:: Teks yang Diberikan ::

Dalam Kurikulum Tingkat Satuan Pendidikan (KTSP) jelas sekali bahwa banyak sekali kompetensi yang harus dicapai dari pembelajaran yang dilakukan di dalam kelas atau di sekolah. Termilikinya suatu kompetensi dalam diri siswa menjadi salah satu indikator keberhasilan pembelajaran. Memang ketika merujuk pada suatu capaian yang ideal, tugas seorang guru sangatlah berat. Proses pencapaian kompetensi-kompetensi tersebut seringkali terbentur pada masalah-masalah dan keterbatasan-keterbatasan yang ada dalam pembelajaran di lingkup formal (kelas atau sekolah).
Mata pelajaran bahasa Indonesia yang diajarkan di sekolah mencakup materi kebahasaan dan materi kesastraan. Terdapat empat aspek kompetensi dasar yang dijadikan acuan dalam proses pembelajaran, yaitu kemampuan mendengarkan, kemampuan berbicara, kemampuan membaca, dan kemampuan menulis. Empat kompetensi itu masuk dalam mata pelajaran bahasa Indonesia pada setian jenjang pendidikan. Materi bahasa dan sastra yang terdapat dalam mata pelajaran bahasa Indonesia, selalu berdasar pada empat kompetensi dasar tersebut dalam proses pembelajaran yang dilakukan.
Pembelajaran bahasa Indonesia pada kurikulum terbaru yaitu Kurikulum Tingkat Satuan Pendidikan mempunyai tujuan yaitu termilikinya kompetensi berbahasa pada siswa. Kompetensi yang dimaksudkan adalah kompetensi berbahasa reseptif dan kompetensi berbahasa produktif. Kompetensi berbahasa reseptif meliputi kemampuan mendengarkan dan membaca, dan kemampuan berbahasa produktif meliputi kemampuan berbicara dan menulis.

:::

**Daftar Tugas**
**1.** Menurut teks tentang pembelajaran bahasa Indonesia dalam KTSP, kemampuan apa saja yang termasuk kompetensi berbahasa reseptif?
**2.** Tolong lanjutkan teks tentang pembelajaran bahasa Indonesia dalam KTSP, dimulai setelah kalimat terakhirnya.

:: Data ::

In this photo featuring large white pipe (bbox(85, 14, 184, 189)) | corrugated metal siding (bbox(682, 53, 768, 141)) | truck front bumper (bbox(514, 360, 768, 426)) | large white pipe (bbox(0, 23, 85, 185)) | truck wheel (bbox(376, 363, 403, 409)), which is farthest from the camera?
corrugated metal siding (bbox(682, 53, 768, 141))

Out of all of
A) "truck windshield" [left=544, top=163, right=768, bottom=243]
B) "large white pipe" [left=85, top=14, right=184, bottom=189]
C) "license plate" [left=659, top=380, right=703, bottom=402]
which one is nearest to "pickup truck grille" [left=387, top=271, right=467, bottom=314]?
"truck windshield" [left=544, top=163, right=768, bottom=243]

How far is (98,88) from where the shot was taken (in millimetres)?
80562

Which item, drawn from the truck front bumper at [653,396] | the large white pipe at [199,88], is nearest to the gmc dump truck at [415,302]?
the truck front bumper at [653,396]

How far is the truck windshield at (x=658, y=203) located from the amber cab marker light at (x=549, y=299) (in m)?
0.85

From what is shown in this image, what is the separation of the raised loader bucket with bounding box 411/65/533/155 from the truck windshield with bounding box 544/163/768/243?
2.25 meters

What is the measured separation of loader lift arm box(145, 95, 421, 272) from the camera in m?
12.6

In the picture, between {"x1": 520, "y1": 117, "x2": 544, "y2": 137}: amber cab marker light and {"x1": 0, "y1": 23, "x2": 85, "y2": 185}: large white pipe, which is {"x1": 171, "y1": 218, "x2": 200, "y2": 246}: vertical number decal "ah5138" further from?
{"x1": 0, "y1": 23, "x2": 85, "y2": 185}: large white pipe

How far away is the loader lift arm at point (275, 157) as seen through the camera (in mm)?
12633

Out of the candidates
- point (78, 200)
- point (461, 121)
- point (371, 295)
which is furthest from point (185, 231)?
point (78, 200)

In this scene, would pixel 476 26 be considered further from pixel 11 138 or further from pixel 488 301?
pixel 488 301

:::

**Jawaban**
**1.** Kemampuan mendengarkan dan membaca.

**2.**
Kompetensi berbicara sebagai salah satu kompetensi berbahasa produktif, sering kali kurang mendapat pengelolaan yang tepat dalam pembelajaran yang terjadi di kelas. Solusi-solusi yang kerap dimunculkan dalam pembelajaran lebih pada solusi-solusi yang sifatnya kebutuhan sesaat, yaitu untuk keperluan Ujian Nasional. Ketika merujuk juga pada pemakaian pilihan ganda (multiple choise), banyak kompetensi berbahasa yang kurang dapat terwadahi dalam ujian tersebut. Seperti halnya dengan kemampuan berbicara dan menulis, dengan tes mulpitle choise, akan kurang dapat terlihat seberapa kemampuan anak dalam aspek tersebut. Pada akhirnya, orientasi yang berlebihan pada ujian nasional cenderung akan mengesampingkan pembelajaran pada aspek berbicara dan menulis.
Dalam pembelajaran sastra di sekolah khususnya tingkat SMA, terdapat tuntutan capaian kompetensi sastra. Salah satunya kemampuan memerankan tokoh dalam drama. Drama merupakan salah satu bentuk ekspresi yang dituntut untuk dimiliki siswa, sebagai salah satu capaian kompetensi berbahasa dalam ranah sastra. Efek-efek yang muncul tersebut juga menimpa pada materi sastra khususnya pembelajaran yang beraspek kompetensi berbahasa produktif atau aktif yaitu berbicara, lebih khusus lagi kompetensi "mampu memerankan tokoh drama atau cerita...". Meteri seperti itu jelas akan sangat kecil sekali kemungkinannya muncul dalam Ujian Nasional, kalaupun mungkin porsinya pastilah sangat sedikit sekali.
Banyak pengamat menilai pengajaran sastra selama ini berlangsung monoton, tidak menarik, bahkan membosankan. Siswa selama ini tidak diajak untuk menjelajah dan menggauli keagungan nilai yang terkandung dalam teks sastra drama, tetapi sekedar dicekoki dengan pengetahuan-pengetahuan tentang sastra drama yang bercorak teoritis dan hapalan. (Pusat Bahasa, www.com.pusat bahasa.go.id)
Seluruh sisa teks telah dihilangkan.